Goal:
Copy out every line of the entries below word for word, but leave out the pictures.

(Items from a dataset)
-=-=-
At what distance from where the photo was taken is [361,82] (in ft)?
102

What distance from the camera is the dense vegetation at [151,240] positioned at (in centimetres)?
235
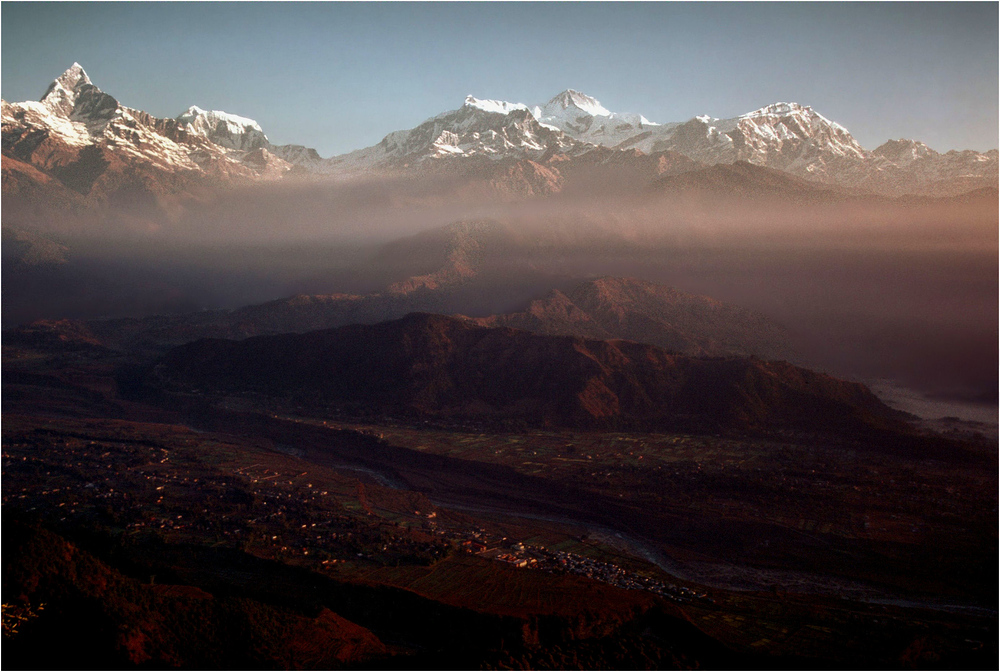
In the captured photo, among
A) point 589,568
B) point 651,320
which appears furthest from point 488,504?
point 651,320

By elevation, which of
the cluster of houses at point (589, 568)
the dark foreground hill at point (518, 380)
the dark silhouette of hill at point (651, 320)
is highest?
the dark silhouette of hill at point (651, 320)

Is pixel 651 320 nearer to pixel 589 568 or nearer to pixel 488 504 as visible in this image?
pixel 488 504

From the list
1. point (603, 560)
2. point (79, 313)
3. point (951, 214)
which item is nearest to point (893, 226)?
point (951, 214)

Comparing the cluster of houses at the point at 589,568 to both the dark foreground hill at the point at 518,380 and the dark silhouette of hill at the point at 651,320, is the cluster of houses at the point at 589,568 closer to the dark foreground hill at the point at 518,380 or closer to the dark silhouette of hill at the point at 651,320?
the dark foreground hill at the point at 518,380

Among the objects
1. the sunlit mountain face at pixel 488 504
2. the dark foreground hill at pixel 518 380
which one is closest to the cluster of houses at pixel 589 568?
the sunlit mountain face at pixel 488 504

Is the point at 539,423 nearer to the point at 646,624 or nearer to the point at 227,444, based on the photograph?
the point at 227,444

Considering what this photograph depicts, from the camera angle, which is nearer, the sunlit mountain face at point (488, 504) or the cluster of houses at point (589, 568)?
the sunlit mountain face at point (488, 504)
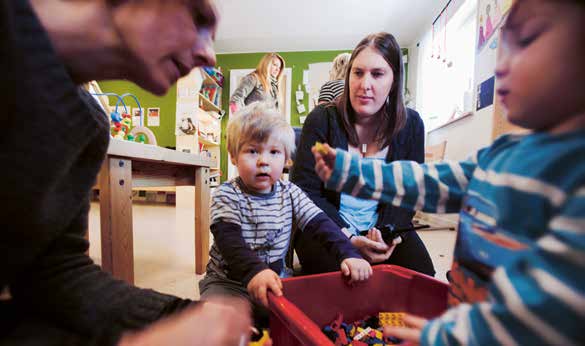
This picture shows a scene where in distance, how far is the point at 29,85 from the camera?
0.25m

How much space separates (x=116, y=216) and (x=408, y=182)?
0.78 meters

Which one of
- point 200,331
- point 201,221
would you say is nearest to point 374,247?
-=-=-
Solved exercise:
At what distance from where the photo was taken is [361,82] (in ft)?
102

What distance from the camera is the dense vegetation at [151,240] positioned at (in centimetres)?
235
In the captured photo, among
A) point 589,568
B) point 651,320
which appears furthest from point 488,504?
point 651,320

By elevation, which of
the cluster of houses at point (589, 568)
the dark foreground hill at point (518, 380)
the dark silhouette of hill at point (651, 320)
is highest?
the dark silhouette of hill at point (651, 320)

Is pixel 651 320 nearer to pixel 589 568 or nearer to pixel 488 504 as visible in this image?
pixel 488 504

From the list
1. point (603, 560)
2. point (79, 313)
3. point (951, 214)
which item is nearest to point (893, 226)?
point (951, 214)

Comparing the cluster of houses at the point at 589,568 to both the dark foreground hill at the point at 518,380 and the dark silhouette of hill at the point at 651,320, is the cluster of houses at the point at 589,568 closer to the dark foreground hill at the point at 518,380 or closer to the dark silhouette of hill at the point at 651,320?
the dark foreground hill at the point at 518,380

Among the objects
1. the sunlit mountain face at pixel 488 504
2. the dark foreground hill at pixel 518 380
which one is closest to the cluster of houses at pixel 589 568?
the sunlit mountain face at pixel 488 504

Is the point at 539,423 nearer to the point at 646,624 or nearer to the point at 227,444, based on the photograph?
the point at 227,444

Considering what this photograph depicts, from the camera angle, which is nearer, the sunlit mountain face at point (488, 504) or the cluster of houses at point (589, 568)?
the sunlit mountain face at point (488, 504)
This picture shows a scene where in distance, how far is the point at 29,85 from the camera?
0.25m

How much space separates (x=116, y=216) and (x=408, y=182)?
0.78 meters

Which one of
- point 200,331
- point 201,221
would you say is nearest to point 374,247?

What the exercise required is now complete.